2) meet den tempel Gods

Dat is, paal af de ware Kerk, waarin God recht gediend wordt, en onderscheid ze van de andere, die de grootste menigte zijn, en die, hoewel zij den titel daarvan voeren, nochtans de daad niet hebben.

3) het altaar,

Deze was twee‰rlei in den tempel, namelijk het reukaltaar, dat in het heilige stond, en waarop het reukwerk met de gebeden der heiligen werd geofferd, en het brandofferaltaar, dat voor den tempel in den voorhof der priesters stond, waar de offeranden der verzoening en der dankbaarheid geschiedden.
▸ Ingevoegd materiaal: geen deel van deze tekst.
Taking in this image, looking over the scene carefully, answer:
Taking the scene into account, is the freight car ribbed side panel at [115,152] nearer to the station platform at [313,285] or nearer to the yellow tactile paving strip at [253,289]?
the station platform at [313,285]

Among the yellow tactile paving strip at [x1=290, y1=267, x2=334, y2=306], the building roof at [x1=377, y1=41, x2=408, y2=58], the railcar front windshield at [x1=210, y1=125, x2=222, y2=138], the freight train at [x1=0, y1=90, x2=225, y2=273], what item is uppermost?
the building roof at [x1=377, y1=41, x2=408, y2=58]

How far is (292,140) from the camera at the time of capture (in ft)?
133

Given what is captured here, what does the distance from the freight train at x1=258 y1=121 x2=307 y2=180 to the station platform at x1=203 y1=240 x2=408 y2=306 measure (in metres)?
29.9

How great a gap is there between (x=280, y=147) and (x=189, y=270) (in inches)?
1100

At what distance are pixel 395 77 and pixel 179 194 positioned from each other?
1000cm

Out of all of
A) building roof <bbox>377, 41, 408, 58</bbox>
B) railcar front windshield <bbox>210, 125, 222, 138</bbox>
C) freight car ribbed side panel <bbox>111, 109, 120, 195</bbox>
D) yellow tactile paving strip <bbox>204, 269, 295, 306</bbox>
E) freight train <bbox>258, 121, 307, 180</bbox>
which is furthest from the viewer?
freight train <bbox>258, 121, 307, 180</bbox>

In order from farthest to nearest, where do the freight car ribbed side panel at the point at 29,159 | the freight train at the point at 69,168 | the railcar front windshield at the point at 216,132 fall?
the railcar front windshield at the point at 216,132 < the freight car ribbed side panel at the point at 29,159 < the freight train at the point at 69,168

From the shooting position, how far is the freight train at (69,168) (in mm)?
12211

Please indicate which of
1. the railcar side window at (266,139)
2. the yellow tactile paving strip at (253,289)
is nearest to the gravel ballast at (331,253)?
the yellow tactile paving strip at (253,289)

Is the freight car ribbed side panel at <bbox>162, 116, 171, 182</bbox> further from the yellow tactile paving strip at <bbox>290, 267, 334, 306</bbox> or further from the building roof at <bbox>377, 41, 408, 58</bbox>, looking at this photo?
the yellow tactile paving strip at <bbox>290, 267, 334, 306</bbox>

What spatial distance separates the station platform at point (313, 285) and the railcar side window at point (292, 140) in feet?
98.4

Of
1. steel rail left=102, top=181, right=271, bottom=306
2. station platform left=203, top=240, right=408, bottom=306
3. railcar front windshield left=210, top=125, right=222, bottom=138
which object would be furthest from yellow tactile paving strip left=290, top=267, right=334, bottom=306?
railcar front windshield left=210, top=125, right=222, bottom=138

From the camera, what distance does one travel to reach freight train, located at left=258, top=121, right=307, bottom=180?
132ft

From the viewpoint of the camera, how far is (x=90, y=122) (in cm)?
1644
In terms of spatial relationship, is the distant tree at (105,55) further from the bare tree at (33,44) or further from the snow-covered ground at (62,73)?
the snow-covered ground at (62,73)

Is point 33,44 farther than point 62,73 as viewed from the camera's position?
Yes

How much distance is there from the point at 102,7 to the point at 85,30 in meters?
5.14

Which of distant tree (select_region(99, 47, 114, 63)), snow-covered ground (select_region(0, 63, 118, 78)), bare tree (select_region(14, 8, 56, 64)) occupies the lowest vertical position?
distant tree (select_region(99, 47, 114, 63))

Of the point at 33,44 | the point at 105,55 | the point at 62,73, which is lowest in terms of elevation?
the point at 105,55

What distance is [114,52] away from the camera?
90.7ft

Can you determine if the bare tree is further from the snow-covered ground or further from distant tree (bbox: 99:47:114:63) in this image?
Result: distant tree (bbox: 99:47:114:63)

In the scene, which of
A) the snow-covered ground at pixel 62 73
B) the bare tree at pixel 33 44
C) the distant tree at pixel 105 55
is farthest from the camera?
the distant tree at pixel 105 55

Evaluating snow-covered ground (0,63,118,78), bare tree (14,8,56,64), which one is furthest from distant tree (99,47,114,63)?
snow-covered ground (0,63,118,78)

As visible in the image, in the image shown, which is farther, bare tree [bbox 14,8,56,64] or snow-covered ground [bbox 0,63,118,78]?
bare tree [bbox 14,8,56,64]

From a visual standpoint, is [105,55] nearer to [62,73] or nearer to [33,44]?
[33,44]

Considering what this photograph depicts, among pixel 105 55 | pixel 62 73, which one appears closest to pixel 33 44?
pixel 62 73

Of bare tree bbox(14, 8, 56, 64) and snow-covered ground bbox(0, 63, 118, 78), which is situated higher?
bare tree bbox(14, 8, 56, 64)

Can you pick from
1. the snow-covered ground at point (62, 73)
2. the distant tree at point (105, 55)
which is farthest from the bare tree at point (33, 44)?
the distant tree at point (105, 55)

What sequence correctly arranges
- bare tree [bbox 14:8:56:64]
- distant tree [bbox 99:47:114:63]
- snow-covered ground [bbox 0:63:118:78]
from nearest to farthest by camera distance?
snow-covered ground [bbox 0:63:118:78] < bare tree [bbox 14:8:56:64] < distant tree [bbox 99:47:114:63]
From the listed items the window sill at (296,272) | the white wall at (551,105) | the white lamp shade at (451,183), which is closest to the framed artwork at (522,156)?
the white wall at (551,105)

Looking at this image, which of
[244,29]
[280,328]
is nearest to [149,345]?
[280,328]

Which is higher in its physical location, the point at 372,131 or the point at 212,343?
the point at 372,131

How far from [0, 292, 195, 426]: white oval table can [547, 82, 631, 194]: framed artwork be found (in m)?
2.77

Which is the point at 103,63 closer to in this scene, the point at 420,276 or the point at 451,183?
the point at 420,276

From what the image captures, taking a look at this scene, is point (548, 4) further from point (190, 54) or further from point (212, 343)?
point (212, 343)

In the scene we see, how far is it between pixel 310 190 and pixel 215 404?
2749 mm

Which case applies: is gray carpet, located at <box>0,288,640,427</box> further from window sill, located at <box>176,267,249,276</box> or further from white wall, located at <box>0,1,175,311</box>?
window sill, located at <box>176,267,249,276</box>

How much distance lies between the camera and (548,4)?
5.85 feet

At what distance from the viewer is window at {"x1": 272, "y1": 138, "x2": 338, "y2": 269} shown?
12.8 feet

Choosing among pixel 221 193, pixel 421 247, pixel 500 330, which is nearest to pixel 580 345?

Deze met de aanbidders worden hier ook gemeten, om weder op te richten, overmits deze twee fundamentele hoofdstukken van het christelijk geloof, onder het rijk van den antichrist, meest verduisterd en ten onder zijn gebracht; te weten, eerstelijk de oorzaak van de verzoening onder zonden voor God, die de Heilige Schrift ons n Christus en Zijn offerande alleen stelt, waar deze in eigene verdiensten, aflaten, vagevuur, bedevaarten tot heiligen en dergelijke bijgelovigheden onder het rijk van den antichrist gezocht wordt; ten tweede, de ware aanroeping van den enigen God door den enigen Middelaar Christus, daar deze aanroeping in het rijk van den antichrist wordt verdeeld onder vele meesters en meesteressen, gelijk bekend is. Deze zijn dan hier alleen de ware aanbidders voor God, die zich alleen aan God en Christus in dit heiligdom houden; en deze zijn ook alleen de ware priesters van het Nieuwe Testament, al zijn zij minder in getal, en wat meer verborgen voor het gezicht der wereld, en niet degenen, die in de openlijke voorhoven hun bijgelovigen godsdienst met grote menigte oefenen.